There is on-going controversy concerning screening for type 2 diabetes in the general adult population and for specific-disease groups, and professional and guideline bodies in different countries differ in their recommendations on which adults should be screened [32],[43],[44]. Notwithstanding these differences in care, since patients with an admission glucose level of 11.1 mmol/l have a 3-year risk of type 2 diabetes of 10% (5-fold higher than the risk in the general population), we propose that patients whose admission glucose is at or above this concentration should be offered follow-up testing. Since fewer than one in 40 patients had a glucose level ≥11.1 mmol/l, repeat testing should be achievable in most health care settings.

For lower glucose levels, our findings will allow clinicians to communicate to patients their risk of diabetes, and to provide simple lifestyle modification advice as appropriate. Ultimately, we hope that our findings will be incorporated into modelling studies comparing the cost-effectiveness of different strategies for identifying diabetes, such as population-based screening and opportunistic testing. One reason why opportunistic testing for type 2 diabetes in the hospital setting is attractive is the higher proportion of people from socio-economically deprived areas than in the general population, a group known to be hard to reach through screening programmes [45].

We found a lower risk of diabetes for a given glucose level in people aged over 80 years. Potential mechanisms include a healthy survivor effect, differences in glucose homeostasis, and a higher prevalence of transient causes of increased glucose in this age group such as increased use of corticosteroids and beta-agonists as a result of the higher prevalence of COPD in older people [46]. Given the high mortality rate in those aged over 80 years following hospital admission, however, many older patients with diabetes may have died without receiving a diagnosis.
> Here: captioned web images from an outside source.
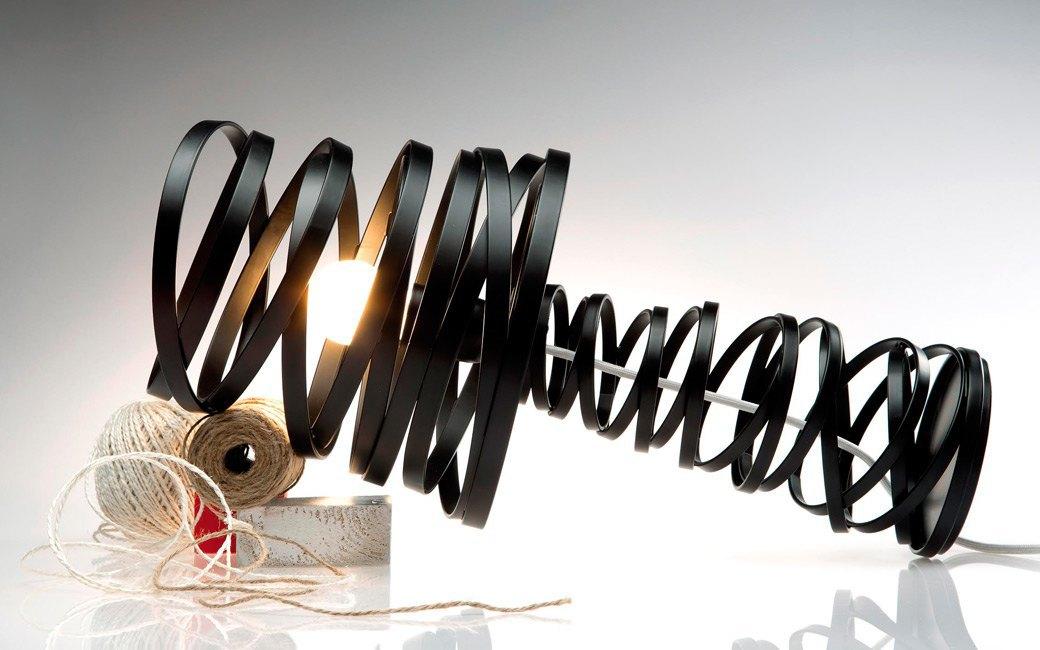 Curl My Light. Дима Логинов для Studio Italia Design (Италия).. Изображение № 10.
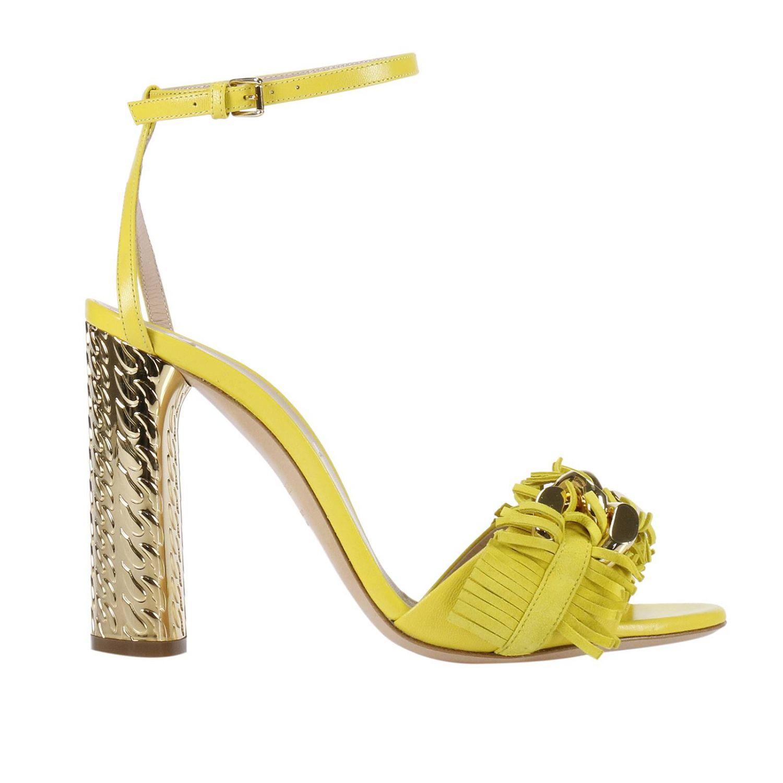 Heeled sandals Casadei: Shoes women Casadei yellow 1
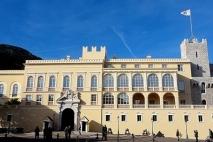 Palais du Prince - Bletting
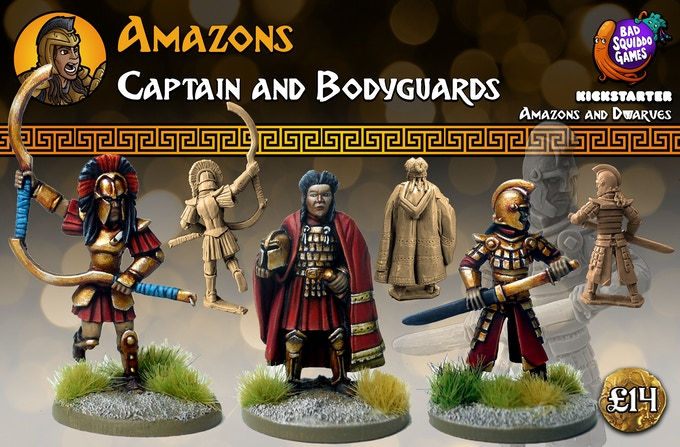 This pack contains three single piece high quality white metal miniatures. Supplied unpainted.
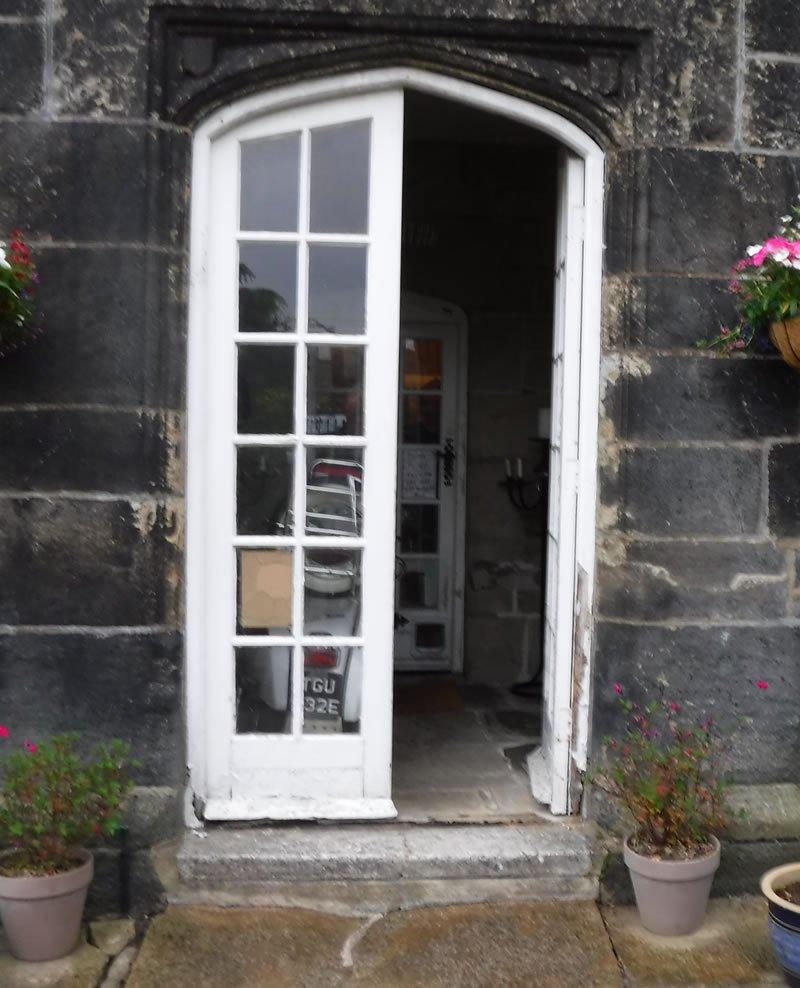 old soft wood doors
We had originally intended to examine the risk of type 2 diabetes in patients aged 40 and older as type 2 diabetes is rare in patients below this age. At the review stage, however, it was noted that our cohort presents an opportunity to examine associations among younger patients, in whom the risk of type 2 diabetes is increasing. We report the findings for younger patients separately and exclude them from our risk calculator for a number of reasons: this analysis was exploratory rather than pre-specified, patients aged less than 40 are not normally offered screening for type 2 diabetes [32],[33], the overall proportion with admission glucose levels above the WHO cut-off for random glucose (11.1 mmol/l) was only around half that of patients aged 40 and older (1% versus 2%), and the subsequent risk of type 2 diabetes among those with a glucose of 11.1 mmol/l was lower (7.8% versus 9.9%) than for older patients.

Moreover, since screening is not routinely offered in people aged less than 40 years old [32],[33], and as clinicians may be less likely to diagnose type 2 diabetes as a result of its comparative rarity in this group, there may be a stronger case for routinely offering follow-up testing to patients with glucose at or above 11.1 mmol/l aged 30–39, compared to older patients, as the risk of delayed diagnosis may be higher.

Different patterns of mortality did not appear to be responsible for the weaker association between admission glucose and risk of type 2 diabetes we observed among patients admitted to ICU. Stress hyperglycaemia, first described by Claude Bernard in 1878, occurs when an acute stressor such as sepsis and other acute illness causes increased release of glucagon, cortisol, catecholamines, growth hormone, and pro-inflammatory cytokines that promote hepatic gluconeogenesis, glycogenolysis, inhibition of peripheral glucose uptake, and inhibition of insulin release [11],[12]. We suspect that for many hospitalised patients, chronically reduced beta-cell function acts in combination with these mechanisms to cause elevated glucose. Among patients acutely unwell enough to require subsequent admission to ICU, however, there may more often be a sufficiently large counter-regulatory response to produce stress hyperglycaemia in the presence of preserved pancreatic reserve. If so, this could explain the weaker association between admission glucose and subsequent diabetes in this group of patients. Nonetheless, fewer than 2,000 patients in our cohort were admitted to ICU, and there were only 37 events in this group, so this observation should be treated very cautiously.

Limitations

One limitation of our study is that not all patients had admission glucose recorded. However, this is unlikely to have biased our estimates as the proportion with glucose measurements was high, the risk of diabetes was similar for patients who did and did not have glucose measured, and because similar results were obtained among sub-groups in whom different percentages had admission glucose measured, such as patients admitted to surgical compared to medical specialties (55% versus 80%).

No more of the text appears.